Current situation - the API works great, and returns tons of data including the bounding boxes of where the words are located.
Desired outcome - to query only the words pulled from the image and not all the meta data about where the bounding boxes and vertices of the words are (it's like 99% of the response and comes out to be about 250k which is a huge waste when all I want are just the words)
const vision = require('@google-cloud/vision');
const client = new vision.ImageAnnotatorClient();
// Performs label detection on the image file
client
.documentTextDetection('../assets/images_to_ocr/IMG_0942-min.jpg')
.then(results => {
console.log('result:', result);
})
.catch(err => {
console.error('ERROR:', err);
});
For now, the Google Cloud Vision client library for nodeJS does not have an option for requesting partial responses like the ones you are asking.

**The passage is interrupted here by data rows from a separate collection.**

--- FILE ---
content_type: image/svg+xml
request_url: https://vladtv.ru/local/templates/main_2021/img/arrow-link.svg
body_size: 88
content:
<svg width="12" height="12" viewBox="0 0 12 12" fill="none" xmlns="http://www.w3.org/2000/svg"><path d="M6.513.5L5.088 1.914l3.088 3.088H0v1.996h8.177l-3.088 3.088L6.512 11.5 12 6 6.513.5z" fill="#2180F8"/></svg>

Anyway, if you just want to show the text and not any of the other metadata, you can filter the response like this:
const fullTextAnnotation = results[0].fullTextAnnotation;
console.log(`Full text: ${fullTextAnnotation.text}`);
You will get the full response in 'fullTextAnnotation', then you can get fullTextAnnotation.text to get only the text with ‘\n’ characters to separate the text blocks, without any metadata.
In case you are interested in using something else instead of nodeJS, the Java client library has the setFields() method for the Annotate class and also from the API Explorer you can use a partial fields mask to see the effect.